Kelly Marie Tran Becomes Latest ‘Star Wars’ Actor to Be Harassed by ‘Fans’

'The Last Jedi' star abandons social media as trolling by online haters spirals out of control.

June 5, 2018 3:37 pm
Actor Kelly Marie Tran poses on the red carpet for the European Premiere of Star Wars: The Last Jedi at the Royal Albert Hall in London on December 12, 2017. (DANIEL LEAL-OLIVAS/AFP/Getty Images)
Actor Kelly Marie Tran poses on the red carpet for the European Premiere of Star Wars: The Last Jedi at the Royal Albert Hall in London on December 12, 2017. (DANIEL LEAL-OLIVAS/AFP/Getty Images)

Star Wars: The Last Jedi star Kelly Marie Tran recently abandoned her Instagram page under a deluge of online trolling that ran the gamut from rude to racist and misogynist. For many Asian movie-goers, Tran’s Rose represented a major milestone of inclusion.

To some white fanboys, however, she represented an unwelcome part of Lucasfilm’s attempts to diversify the saga. That alone would be a disgusting statement of the current state of toxic Internet culture—only the 29-year-old actress is just the latest franchise castmember to suffer the imperial judgments of self-entitled, disgruntled segments of the fan base.

Daisy Ridley, who plays Rey in the newest Star Wars trilogy, discovered that the hard way two years ago, when she abandoned social media after being trolled for her posts on gun control in the wake of the Pulse nightclub shooting.

“On social media a few unhealthy people can cast a big shadow on the wall, but over the past 4 years I’ve met lots of real fellow SW fans,” The Last Jedi director Rian Johnson tweeted Tuesday. “We like & dislike stuff but we do it with humor, love & respect. We’re the VAST majority, we’re having fun & doing just fine.”

The most extreme trolls have even taken a victory lap over the box office disappointment behind Solo: A Star Wars Story, begging the question, what kind of supporters don’t actually support the object of their affection?

Director George Lucas and young film star, Jake Lloyd , arrive for the 1999 Royal Film Performance of “Star Wars : Episode 1 The Phantom Menace.” (Photo by John Stillwell/PA Images via Getty Images)
PA Images via Getty Images

But the shadow of the ugly side of Star Wars fandom predates the spread of social media. When the Prequel Trilogy failed to meet many fans’ expectations, some fans fired their vitriol at actors like Jake Lloyd—who was just eight years old when he was cast to play Anakin Skywalker in The Phantom Menace.

“My entire school life was really a living hell,” Lloyd,  told the Daily Mail in 2012. 

His successor, Hayden Christensen, was more than ten years older when he was cast as the future Darth Vader in the last two prequel movies. But he struggled under the weight of the criticism for his performance and left acting for five years.

While many Star Wars fans, this writer included, had an allergic reaction to the bumbling alien Jar Jar Binks, the scale of the backlash definitely wasn’t funny to comedian Ahmed Best, the actor who played the character.

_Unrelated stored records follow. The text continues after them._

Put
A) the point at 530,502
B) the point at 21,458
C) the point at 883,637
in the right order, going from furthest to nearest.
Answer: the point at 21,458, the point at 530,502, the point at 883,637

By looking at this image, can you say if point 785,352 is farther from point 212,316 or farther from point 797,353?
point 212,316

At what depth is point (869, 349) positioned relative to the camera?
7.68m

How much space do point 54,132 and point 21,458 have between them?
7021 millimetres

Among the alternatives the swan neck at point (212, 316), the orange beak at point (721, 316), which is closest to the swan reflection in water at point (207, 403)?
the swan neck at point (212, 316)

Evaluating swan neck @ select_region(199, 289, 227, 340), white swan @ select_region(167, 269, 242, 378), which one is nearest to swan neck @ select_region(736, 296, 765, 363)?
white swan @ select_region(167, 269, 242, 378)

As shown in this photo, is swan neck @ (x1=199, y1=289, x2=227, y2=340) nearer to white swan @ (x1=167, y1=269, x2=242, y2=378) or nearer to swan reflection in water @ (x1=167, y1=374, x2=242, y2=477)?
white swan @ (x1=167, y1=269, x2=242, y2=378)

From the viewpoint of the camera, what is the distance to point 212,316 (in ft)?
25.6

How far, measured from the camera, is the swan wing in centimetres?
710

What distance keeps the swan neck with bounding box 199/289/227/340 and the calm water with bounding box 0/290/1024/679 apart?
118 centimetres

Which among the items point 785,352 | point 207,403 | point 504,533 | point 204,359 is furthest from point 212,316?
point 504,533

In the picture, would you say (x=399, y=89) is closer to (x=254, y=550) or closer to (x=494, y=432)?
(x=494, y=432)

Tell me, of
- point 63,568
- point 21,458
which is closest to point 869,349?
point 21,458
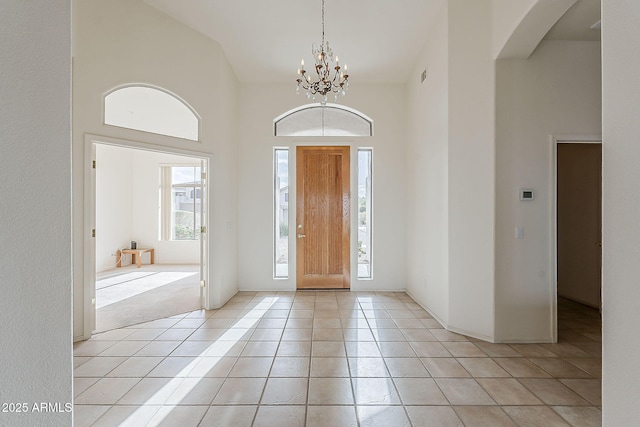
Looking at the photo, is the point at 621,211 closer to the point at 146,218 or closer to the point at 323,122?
the point at 323,122

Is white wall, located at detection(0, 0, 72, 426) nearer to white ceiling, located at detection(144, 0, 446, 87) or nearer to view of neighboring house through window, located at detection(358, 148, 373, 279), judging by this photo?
white ceiling, located at detection(144, 0, 446, 87)

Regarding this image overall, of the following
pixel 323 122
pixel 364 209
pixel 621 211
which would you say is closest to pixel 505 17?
pixel 621 211

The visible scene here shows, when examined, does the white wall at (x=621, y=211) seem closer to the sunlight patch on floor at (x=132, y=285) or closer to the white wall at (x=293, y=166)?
the white wall at (x=293, y=166)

“It’s really difficult to articulate the feeling,” Best told Wired in 2015. “You feel like a success and a failure at the exact same time. I was staring at the end of my career before it started.”

That sheer intensity of fan criticism, which burgeoned as Internet access spread, is said to have helped drive creator George Lucas to sell his creation to Disney. (Although the $4 billion price-tag may also have had something to do with it, too.)

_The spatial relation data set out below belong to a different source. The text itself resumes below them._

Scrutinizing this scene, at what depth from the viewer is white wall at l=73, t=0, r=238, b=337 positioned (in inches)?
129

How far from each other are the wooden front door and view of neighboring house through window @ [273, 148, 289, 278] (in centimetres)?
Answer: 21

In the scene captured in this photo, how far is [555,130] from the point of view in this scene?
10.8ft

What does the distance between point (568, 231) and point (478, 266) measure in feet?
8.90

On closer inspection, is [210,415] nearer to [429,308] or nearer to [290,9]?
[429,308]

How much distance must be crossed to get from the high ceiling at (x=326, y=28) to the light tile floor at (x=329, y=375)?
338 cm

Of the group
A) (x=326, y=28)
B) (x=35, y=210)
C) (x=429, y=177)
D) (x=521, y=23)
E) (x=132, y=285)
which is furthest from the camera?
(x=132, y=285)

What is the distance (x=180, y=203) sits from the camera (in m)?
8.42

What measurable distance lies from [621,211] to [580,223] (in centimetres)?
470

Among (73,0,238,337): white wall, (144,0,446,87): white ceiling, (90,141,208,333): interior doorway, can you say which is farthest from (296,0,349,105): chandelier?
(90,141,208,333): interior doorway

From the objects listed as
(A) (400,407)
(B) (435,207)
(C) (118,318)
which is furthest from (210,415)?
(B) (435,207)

Few pop culture phenomena have resonated as a touchstone across generations the way the Star Wars movies have.  Years after the fur flew over the Ewoks in Return of the Jedi, fans are now debating just as passionately about whether or not the ending of The Last Jedi was a disservice to the legend of Luke Skywalker.

Certainly in my own life, I can draw a through-line between sitting in a darkened theater at the age of four listening to John Williams’s score for the first time and a life path that took me into movie journalism and comic book writing. When I interviewed George Lucas, Mark Hamill and Carrie Fisher  over the years, I secretly had tucked away an original Hammerhead action figure in my jacket pocket for good luck.

The oddity of it all is that there is one common bond between the alt-right racist Sith-stirrers who rail against the concept of John Boyega’s black Stormtrooper and those who prefer to live by the Jedi code of inclusion. Everyone who ever loved a Star Wars film wants the saga to hew closest to their vision of what it should be.

But at the end of the day, they are just movies. And they belong to everyone.

If only those fans so quick to embrace the dark side of social media to bully and harangue the actors behind those movies would remember Yoda’s wise words: “Once you start down the dark path, forever will it dominate your destiny.”